Ela abriu a caixa e tirou o primeiro objeto, uma foto emoldurada de seu casamento. Ela olhou para ela por um momento, olhando para as expressões felizes em seu rosto e no de Kyle. De cada lado deles estavam familiares, todos radiantes também.
Enquanto seus olhos vagueavam pelo grupo, de repente, ela sentiu a melancolia de antes surgir novamente dentro dela. Ela sentiu no peito um aperto de ansiedade. Tentou respirar fundo, mas nenhuma quantidade de inalação ou exalação a acalmou.
Ela não tinha a certeza exatamente do que tinha causado isso - as memórias, o novo ambiente, a discussão com Kyle, uma combinação de tudo isso? O que quer que fosse, ela reconheceu uma verdade fundamental. Ela era incapaz de controlar isso sozinha. Ela precisava falar com alguém. E apesar do sentimento de fracasso que começou a se apoderar dela quando ela pegou o telefone, ela discou o número que tinha desejado nunca ter que utilizar novamente.
Jessie marcou uma consulta com sua antiga terapeuta, Dra. Janice Lemmon. Ela ficou mais relaxada só de saber que iria visitar seus antigos lugares. Seu pânico diminuiu quase imediatamente depois de agendar a sessão.

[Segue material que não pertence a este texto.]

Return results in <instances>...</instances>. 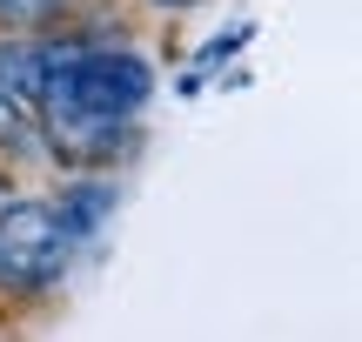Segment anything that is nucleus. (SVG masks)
<instances>
[{
  "label": "nucleus",
  "instance_id": "f257e3e1",
  "mask_svg": "<svg viewBox=\"0 0 362 342\" xmlns=\"http://www.w3.org/2000/svg\"><path fill=\"white\" fill-rule=\"evenodd\" d=\"M74 242L61 235L47 195H13L0 208V309H40L74 276Z\"/></svg>",
  "mask_w": 362,
  "mask_h": 342
},
{
  "label": "nucleus",
  "instance_id": "f03ea898",
  "mask_svg": "<svg viewBox=\"0 0 362 342\" xmlns=\"http://www.w3.org/2000/svg\"><path fill=\"white\" fill-rule=\"evenodd\" d=\"M47 201H54L61 235L74 242V249H94V242L107 235V222H115V208H121V182L107 168H74Z\"/></svg>",
  "mask_w": 362,
  "mask_h": 342
},
{
  "label": "nucleus",
  "instance_id": "7ed1b4c3",
  "mask_svg": "<svg viewBox=\"0 0 362 342\" xmlns=\"http://www.w3.org/2000/svg\"><path fill=\"white\" fill-rule=\"evenodd\" d=\"M0 161H7V168H21V161H47V148H40V114L7 88V81H0Z\"/></svg>",
  "mask_w": 362,
  "mask_h": 342
},
{
  "label": "nucleus",
  "instance_id": "20e7f679",
  "mask_svg": "<svg viewBox=\"0 0 362 342\" xmlns=\"http://www.w3.org/2000/svg\"><path fill=\"white\" fill-rule=\"evenodd\" d=\"M74 0H0V34H54L67 27Z\"/></svg>",
  "mask_w": 362,
  "mask_h": 342
},
{
  "label": "nucleus",
  "instance_id": "39448f33",
  "mask_svg": "<svg viewBox=\"0 0 362 342\" xmlns=\"http://www.w3.org/2000/svg\"><path fill=\"white\" fill-rule=\"evenodd\" d=\"M242 40H248V27H235V34H228V40H208V47H202V54H194V67H188V74H181V88H188V94H194V88H202V81H208V74H215V67H221V61H228V54H235V47H242Z\"/></svg>",
  "mask_w": 362,
  "mask_h": 342
},
{
  "label": "nucleus",
  "instance_id": "423d86ee",
  "mask_svg": "<svg viewBox=\"0 0 362 342\" xmlns=\"http://www.w3.org/2000/svg\"><path fill=\"white\" fill-rule=\"evenodd\" d=\"M13 195H21V188H13V168H7V161H0V208H7Z\"/></svg>",
  "mask_w": 362,
  "mask_h": 342
},
{
  "label": "nucleus",
  "instance_id": "0eeeda50",
  "mask_svg": "<svg viewBox=\"0 0 362 342\" xmlns=\"http://www.w3.org/2000/svg\"><path fill=\"white\" fill-rule=\"evenodd\" d=\"M141 7H155V13H181V7H194V0H141Z\"/></svg>",
  "mask_w": 362,
  "mask_h": 342
}]
</instances>
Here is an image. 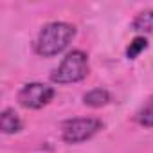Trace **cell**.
I'll return each instance as SVG.
<instances>
[{
    "instance_id": "obj_1",
    "label": "cell",
    "mask_w": 153,
    "mask_h": 153,
    "mask_svg": "<svg viewBox=\"0 0 153 153\" xmlns=\"http://www.w3.org/2000/svg\"><path fill=\"white\" fill-rule=\"evenodd\" d=\"M76 27L67 22H51L42 27L36 38V52L43 58H51L67 49V45L74 40Z\"/></svg>"
},
{
    "instance_id": "obj_2",
    "label": "cell",
    "mask_w": 153,
    "mask_h": 153,
    "mask_svg": "<svg viewBox=\"0 0 153 153\" xmlns=\"http://www.w3.org/2000/svg\"><path fill=\"white\" fill-rule=\"evenodd\" d=\"M88 70H90V65H88L87 52L76 49L61 59L58 68H54V72L51 74V79L52 83H58V85L78 83L88 76Z\"/></svg>"
},
{
    "instance_id": "obj_3",
    "label": "cell",
    "mask_w": 153,
    "mask_h": 153,
    "mask_svg": "<svg viewBox=\"0 0 153 153\" xmlns=\"http://www.w3.org/2000/svg\"><path fill=\"white\" fill-rule=\"evenodd\" d=\"M103 128V121L97 117H74L63 123L61 137L67 144H79L92 139Z\"/></svg>"
},
{
    "instance_id": "obj_4",
    "label": "cell",
    "mask_w": 153,
    "mask_h": 153,
    "mask_svg": "<svg viewBox=\"0 0 153 153\" xmlns=\"http://www.w3.org/2000/svg\"><path fill=\"white\" fill-rule=\"evenodd\" d=\"M54 88L45 85V83H27L24 85L20 90H18V103L24 106V108H29V110H40L43 108L45 105H49L54 97Z\"/></svg>"
},
{
    "instance_id": "obj_5",
    "label": "cell",
    "mask_w": 153,
    "mask_h": 153,
    "mask_svg": "<svg viewBox=\"0 0 153 153\" xmlns=\"http://www.w3.org/2000/svg\"><path fill=\"white\" fill-rule=\"evenodd\" d=\"M22 119L18 117V114L13 108H4L0 114V128L4 133L11 135V133H18L22 130Z\"/></svg>"
},
{
    "instance_id": "obj_6",
    "label": "cell",
    "mask_w": 153,
    "mask_h": 153,
    "mask_svg": "<svg viewBox=\"0 0 153 153\" xmlns=\"http://www.w3.org/2000/svg\"><path fill=\"white\" fill-rule=\"evenodd\" d=\"M83 103L90 108H101L110 103V92L106 88H92L83 96Z\"/></svg>"
},
{
    "instance_id": "obj_7",
    "label": "cell",
    "mask_w": 153,
    "mask_h": 153,
    "mask_svg": "<svg viewBox=\"0 0 153 153\" xmlns=\"http://www.w3.org/2000/svg\"><path fill=\"white\" fill-rule=\"evenodd\" d=\"M131 29L135 33H144V34L153 33V9L140 11L131 22Z\"/></svg>"
},
{
    "instance_id": "obj_8",
    "label": "cell",
    "mask_w": 153,
    "mask_h": 153,
    "mask_svg": "<svg viewBox=\"0 0 153 153\" xmlns=\"http://www.w3.org/2000/svg\"><path fill=\"white\" fill-rule=\"evenodd\" d=\"M135 121L144 128H153V96L137 110Z\"/></svg>"
},
{
    "instance_id": "obj_9",
    "label": "cell",
    "mask_w": 153,
    "mask_h": 153,
    "mask_svg": "<svg viewBox=\"0 0 153 153\" xmlns=\"http://www.w3.org/2000/svg\"><path fill=\"white\" fill-rule=\"evenodd\" d=\"M146 47H148V40L144 36H135L131 40V43L128 45V49H126V58L128 59H135Z\"/></svg>"
}]
</instances>
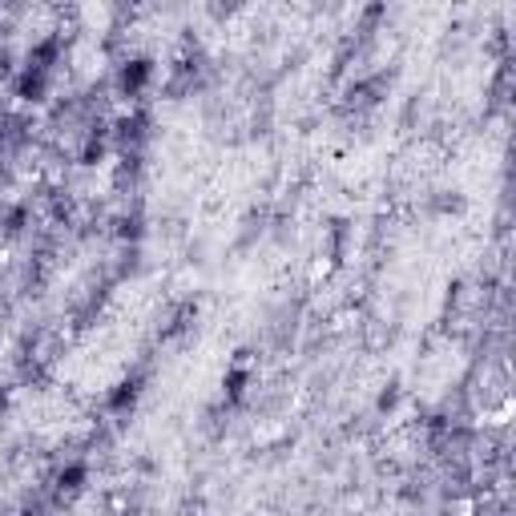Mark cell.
I'll return each instance as SVG.
<instances>
[{"label":"cell","instance_id":"1","mask_svg":"<svg viewBox=\"0 0 516 516\" xmlns=\"http://www.w3.org/2000/svg\"><path fill=\"white\" fill-rule=\"evenodd\" d=\"M145 81H149V61H129L125 69H121V89H125V93H137Z\"/></svg>","mask_w":516,"mask_h":516}]
</instances>
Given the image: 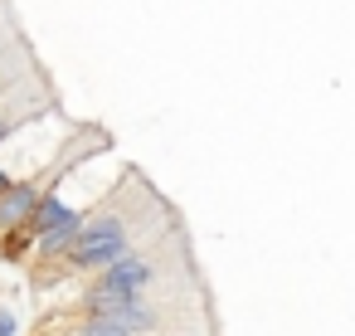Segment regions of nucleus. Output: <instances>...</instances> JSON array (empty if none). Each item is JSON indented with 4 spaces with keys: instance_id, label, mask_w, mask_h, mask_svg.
Masks as SVG:
<instances>
[{
    "instance_id": "5",
    "label": "nucleus",
    "mask_w": 355,
    "mask_h": 336,
    "mask_svg": "<svg viewBox=\"0 0 355 336\" xmlns=\"http://www.w3.org/2000/svg\"><path fill=\"white\" fill-rule=\"evenodd\" d=\"M0 336H15V312L0 307Z\"/></svg>"
},
{
    "instance_id": "2",
    "label": "nucleus",
    "mask_w": 355,
    "mask_h": 336,
    "mask_svg": "<svg viewBox=\"0 0 355 336\" xmlns=\"http://www.w3.org/2000/svg\"><path fill=\"white\" fill-rule=\"evenodd\" d=\"M151 278H156V263H151L141 249H132V253H122L117 263L103 268V278H98L93 292H117V287H127V292H146Z\"/></svg>"
},
{
    "instance_id": "3",
    "label": "nucleus",
    "mask_w": 355,
    "mask_h": 336,
    "mask_svg": "<svg viewBox=\"0 0 355 336\" xmlns=\"http://www.w3.org/2000/svg\"><path fill=\"white\" fill-rule=\"evenodd\" d=\"M35 205H40V185H35V180L6 185V190H0V229H20V224H30Z\"/></svg>"
},
{
    "instance_id": "7",
    "label": "nucleus",
    "mask_w": 355,
    "mask_h": 336,
    "mask_svg": "<svg viewBox=\"0 0 355 336\" xmlns=\"http://www.w3.org/2000/svg\"><path fill=\"white\" fill-rule=\"evenodd\" d=\"M0 137H6V122H0Z\"/></svg>"
},
{
    "instance_id": "4",
    "label": "nucleus",
    "mask_w": 355,
    "mask_h": 336,
    "mask_svg": "<svg viewBox=\"0 0 355 336\" xmlns=\"http://www.w3.org/2000/svg\"><path fill=\"white\" fill-rule=\"evenodd\" d=\"M78 336H137L122 317H88L83 326H78Z\"/></svg>"
},
{
    "instance_id": "6",
    "label": "nucleus",
    "mask_w": 355,
    "mask_h": 336,
    "mask_svg": "<svg viewBox=\"0 0 355 336\" xmlns=\"http://www.w3.org/2000/svg\"><path fill=\"white\" fill-rule=\"evenodd\" d=\"M6 185H15V180H10V171H6V166H0V190H6Z\"/></svg>"
},
{
    "instance_id": "1",
    "label": "nucleus",
    "mask_w": 355,
    "mask_h": 336,
    "mask_svg": "<svg viewBox=\"0 0 355 336\" xmlns=\"http://www.w3.org/2000/svg\"><path fill=\"white\" fill-rule=\"evenodd\" d=\"M132 234H137L132 215H103V219H88V224L73 234L69 258H73V268H107V263H117L122 253L137 249Z\"/></svg>"
}]
</instances>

Quando Kyle chegou em casa naquela noite - cedo - eles encomendaram comida e assistiram a um filme piegas mas divertido sobre realidades alternativas chamado O 13º Andar. Nenhum dos dois se desculpou formalmente, mas eles pareciam ter redescoberto sua zona de conforto. Após o filme, eles nem sequer subiram para o quarto para fazer sexo. Em vez disso, Kyle simplesmente foi para cima dela bem ali no sofá. Isso fez com que Jessie se lembrasse de seus dias de recém-casados.